### WRITTEN EXERCISE
Please return the whole listing below word for word, keeping every line unchanged.

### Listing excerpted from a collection
□ □ □ □ □
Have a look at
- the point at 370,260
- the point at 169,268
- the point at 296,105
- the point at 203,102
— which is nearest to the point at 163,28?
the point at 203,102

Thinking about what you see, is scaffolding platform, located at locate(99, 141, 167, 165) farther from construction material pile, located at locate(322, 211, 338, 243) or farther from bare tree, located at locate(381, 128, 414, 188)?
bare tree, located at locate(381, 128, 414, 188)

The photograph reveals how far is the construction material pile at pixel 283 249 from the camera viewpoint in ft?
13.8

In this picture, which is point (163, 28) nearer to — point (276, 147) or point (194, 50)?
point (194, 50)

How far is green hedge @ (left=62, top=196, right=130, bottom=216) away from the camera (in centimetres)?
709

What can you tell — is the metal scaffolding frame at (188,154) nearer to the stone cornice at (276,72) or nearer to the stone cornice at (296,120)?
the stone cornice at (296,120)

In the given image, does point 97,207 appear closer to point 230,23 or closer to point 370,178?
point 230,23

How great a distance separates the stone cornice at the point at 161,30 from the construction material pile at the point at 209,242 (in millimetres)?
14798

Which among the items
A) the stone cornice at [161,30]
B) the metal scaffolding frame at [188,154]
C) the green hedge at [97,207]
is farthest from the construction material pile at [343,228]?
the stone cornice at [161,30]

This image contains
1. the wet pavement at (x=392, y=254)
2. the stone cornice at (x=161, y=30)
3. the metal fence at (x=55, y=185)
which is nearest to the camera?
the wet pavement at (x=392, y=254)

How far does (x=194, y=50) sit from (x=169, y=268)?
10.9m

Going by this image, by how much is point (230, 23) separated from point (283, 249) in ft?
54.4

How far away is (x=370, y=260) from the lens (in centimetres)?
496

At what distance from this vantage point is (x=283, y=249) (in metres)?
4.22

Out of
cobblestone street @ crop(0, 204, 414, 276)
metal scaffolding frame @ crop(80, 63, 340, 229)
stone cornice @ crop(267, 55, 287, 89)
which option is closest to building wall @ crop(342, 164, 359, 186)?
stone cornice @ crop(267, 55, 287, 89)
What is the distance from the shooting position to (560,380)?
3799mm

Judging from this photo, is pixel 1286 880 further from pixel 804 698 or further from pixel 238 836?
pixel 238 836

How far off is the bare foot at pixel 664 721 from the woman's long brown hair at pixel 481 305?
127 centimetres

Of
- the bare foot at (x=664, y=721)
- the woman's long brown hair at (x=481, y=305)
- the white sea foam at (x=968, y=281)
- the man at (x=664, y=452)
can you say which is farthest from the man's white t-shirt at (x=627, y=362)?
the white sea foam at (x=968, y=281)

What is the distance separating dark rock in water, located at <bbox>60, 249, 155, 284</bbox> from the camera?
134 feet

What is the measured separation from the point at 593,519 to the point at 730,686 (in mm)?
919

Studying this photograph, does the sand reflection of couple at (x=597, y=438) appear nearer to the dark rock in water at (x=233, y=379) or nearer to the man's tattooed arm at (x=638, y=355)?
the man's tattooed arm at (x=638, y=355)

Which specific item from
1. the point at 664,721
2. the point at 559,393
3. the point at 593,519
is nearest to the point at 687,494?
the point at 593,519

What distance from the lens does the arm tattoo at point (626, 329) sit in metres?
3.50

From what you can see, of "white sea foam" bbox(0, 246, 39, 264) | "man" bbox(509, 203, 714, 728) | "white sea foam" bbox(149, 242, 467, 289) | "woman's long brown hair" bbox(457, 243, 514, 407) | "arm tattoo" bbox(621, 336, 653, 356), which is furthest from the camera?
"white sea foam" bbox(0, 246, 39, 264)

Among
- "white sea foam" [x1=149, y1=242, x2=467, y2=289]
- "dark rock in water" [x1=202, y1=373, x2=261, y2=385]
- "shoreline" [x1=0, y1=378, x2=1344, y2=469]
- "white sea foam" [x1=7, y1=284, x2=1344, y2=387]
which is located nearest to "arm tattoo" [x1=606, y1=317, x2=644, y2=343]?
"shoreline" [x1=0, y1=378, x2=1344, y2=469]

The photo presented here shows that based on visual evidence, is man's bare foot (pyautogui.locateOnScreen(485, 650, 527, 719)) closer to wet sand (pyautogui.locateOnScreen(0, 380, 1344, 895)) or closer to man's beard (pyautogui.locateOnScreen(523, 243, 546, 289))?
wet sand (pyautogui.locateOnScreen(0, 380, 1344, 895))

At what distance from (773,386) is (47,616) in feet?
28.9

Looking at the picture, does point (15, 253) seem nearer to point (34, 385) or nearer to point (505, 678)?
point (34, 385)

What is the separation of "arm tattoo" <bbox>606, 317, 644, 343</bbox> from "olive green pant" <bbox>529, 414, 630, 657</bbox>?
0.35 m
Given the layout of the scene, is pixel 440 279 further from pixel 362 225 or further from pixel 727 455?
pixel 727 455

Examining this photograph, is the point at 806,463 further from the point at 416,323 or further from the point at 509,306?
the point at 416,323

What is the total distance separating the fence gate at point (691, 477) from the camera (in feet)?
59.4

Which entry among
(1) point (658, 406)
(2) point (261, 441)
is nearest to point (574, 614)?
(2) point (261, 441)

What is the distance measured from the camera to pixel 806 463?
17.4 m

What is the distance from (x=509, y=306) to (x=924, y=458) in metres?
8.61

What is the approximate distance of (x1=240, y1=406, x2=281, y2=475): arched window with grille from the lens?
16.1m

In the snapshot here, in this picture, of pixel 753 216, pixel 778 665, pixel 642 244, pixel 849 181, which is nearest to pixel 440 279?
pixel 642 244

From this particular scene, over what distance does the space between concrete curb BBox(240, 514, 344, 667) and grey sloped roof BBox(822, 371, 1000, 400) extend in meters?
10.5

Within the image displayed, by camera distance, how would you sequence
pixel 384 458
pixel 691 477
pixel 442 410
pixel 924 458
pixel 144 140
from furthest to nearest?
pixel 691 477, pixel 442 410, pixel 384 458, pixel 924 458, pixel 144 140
□ □ □ □ □
### REPLY TO THE EXERCISE
Have a look at
- the point at 370,260
- the point at 169,268
- the point at 296,105
- the point at 203,102
— which is nearest to the point at 163,28?
the point at 203,102

Thinking about what you see, is scaffolding platform, located at locate(99, 141, 167, 165) farther from construction material pile, located at locate(322, 211, 338, 243) or farther from bare tree, located at locate(381, 128, 414, 188)?
bare tree, located at locate(381, 128, 414, 188)

The photograph reveals how far is the construction material pile at pixel 283 249 from the camera viewpoint in ft?
13.8

In this picture, which is point (163, 28) nearer to — point (276, 147) or point (194, 50)?
point (194, 50)

How far is green hedge @ (left=62, top=196, right=130, bottom=216) away from the camera (in centimetres)?
709

What can you tell — is the metal scaffolding frame at (188,154) nearer to the stone cornice at (276,72) or nearer to the stone cornice at (296,120)?
the stone cornice at (296,120)

In the given image, does point 97,207 appear closer to point 230,23 or closer to point 370,178?
point 230,23

How great a distance separates the stone cornice at the point at 161,30 from the construction material pile at the point at 209,242 (in millimetres)?
14798

Which among the items
A) the stone cornice at [161,30]
B) the metal scaffolding frame at [188,154]
C) the green hedge at [97,207]
is farthest from the construction material pile at [343,228]?
the stone cornice at [161,30]

This image contains
1. the wet pavement at (x=392, y=254)
2. the stone cornice at (x=161, y=30)
3. the metal fence at (x=55, y=185)
which is nearest to the camera?
the wet pavement at (x=392, y=254)

How far does (x=194, y=50) sit from (x=169, y=268)?
10.9m

Going by this image, by how much is point (230, 23) separated from point (283, 249) in ft?
54.4

How far away is (x=370, y=260) from the lens (in centimetres)?
496

At what distance from this vantage point is (x=283, y=249) (in metres)?
4.22

Out of
cobblestone street @ crop(0, 204, 414, 276)
metal scaffolding frame @ crop(80, 63, 340, 229)
stone cornice @ crop(267, 55, 287, 89)
which option is closest to building wall @ crop(342, 164, 359, 186)?
stone cornice @ crop(267, 55, 287, 89)
What is the distance from the shooting position to (560,380)?
3799mm

Judging from this photo, is pixel 1286 880 further from pixel 804 698 or further from pixel 238 836?
pixel 238 836

How far off is the bare foot at pixel 664 721 from the woman's long brown hair at pixel 481 305?
127 centimetres

Of
- the bare foot at (x=664, y=721)
- the woman's long brown hair at (x=481, y=305)
- the white sea foam at (x=968, y=281)
- the man at (x=664, y=452)
can you say which is farthest from the man's white t-shirt at (x=627, y=362)?
the white sea foam at (x=968, y=281)

What is the distance separating dark rock in water, located at <bbox>60, 249, 155, 284</bbox> from the camera?
134 feet

What is the measured separation from the point at 593,519 to the point at 730,686 (in mm)?
919

Studying this photograph, does the sand reflection of couple at (x=597, y=438) appear nearer to the dark rock in water at (x=233, y=379) or nearer to the man's tattooed arm at (x=638, y=355)?
the man's tattooed arm at (x=638, y=355)

Which specific item from
1. the point at 664,721
2. the point at 559,393
3. the point at 593,519
is nearest to the point at 687,494?
the point at 593,519

What distance from the lens does the arm tattoo at point (626, 329) sit in metres?
3.50

From what you can see, of "white sea foam" bbox(0, 246, 39, 264) | "man" bbox(509, 203, 714, 728) | "white sea foam" bbox(149, 242, 467, 289) | "woman's long brown hair" bbox(457, 243, 514, 407) | "arm tattoo" bbox(621, 336, 653, 356), which is furthest from the camera?
"white sea foam" bbox(0, 246, 39, 264)

Among
- "white sea foam" [x1=149, y1=242, x2=467, y2=289]
- "dark rock in water" [x1=202, y1=373, x2=261, y2=385]
- "shoreline" [x1=0, y1=378, x2=1344, y2=469]
- "white sea foam" [x1=7, y1=284, x2=1344, y2=387]
which is located nearest to "arm tattoo" [x1=606, y1=317, x2=644, y2=343]?
"shoreline" [x1=0, y1=378, x2=1344, y2=469]

The photo presented here shows that based on visual evidence, is man's bare foot (pyautogui.locateOnScreen(485, 650, 527, 719)) closer to wet sand (pyautogui.locateOnScreen(0, 380, 1344, 895)) or closer to man's beard (pyautogui.locateOnScreen(523, 243, 546, 289))?
wet sand (pyautogui.locateOnScreen(0, 380, 1344, 895))

At what distance from (773,386) is (47,616) in feet?
28.9

Looking at the picture, does point (15, 253) seem nearer to point (34, 385) or nearer to point (505, 678)?
point (34, 385)

What is the separation of "arm tattoo" <bbox>606, 317, 644, 343</bbox> from "olive green pant" <bbox>529, 414, 630, 657</bbox>?
0.35 m
Given the layout of the scene, is pixel 440 279 further from pixel 362 225 or further from pixel 727 455?
pixel 727 455

Examining this photograph, is the point at 806,463 further from the point at 416,323 or further from the point at 509,306?
the point at 416,323

What is the total distance separating the fence gate at point (691, 477) from the camera (in feet)?
59.4

Which entry among
(1) point (658, 406)
(2) point (261, 441)
is nearest to point (574, 614)?
(2) point (261, 441)

What is the distance measured from the camera to pixel 806 463?
17.4 m

What is the distance from (x=509, y=306) to (x=924, y=458) in metres?
8.61

What is the approximate distance of (x1=240, y1=406, x2=281, y2=475): arched window with grille from the lens?
16.1m

In the snapshot here, in this picture, of pixel 753 216, pixel 778 665, pixel 642 244, pixel 849 181, which is nearest to pixel 440 279?
pixel 642 244

From this particular scene, over what distance does the space between concrete curb BBox(240, 514, 344, 667) and grey sloped roof BBox(822, 371, 1000, 400) extend in meters?
10.5

Within the image displayed, by camera distance, how would you sequence
pixel 384 458
pixel 691 477
pixel 442 410
pixel 924 458
pixel 144 140
from furthest to nearest?
pixel 691 477, pixel 442 410, pixel 384 458, pixel 924 458, pixel 144 140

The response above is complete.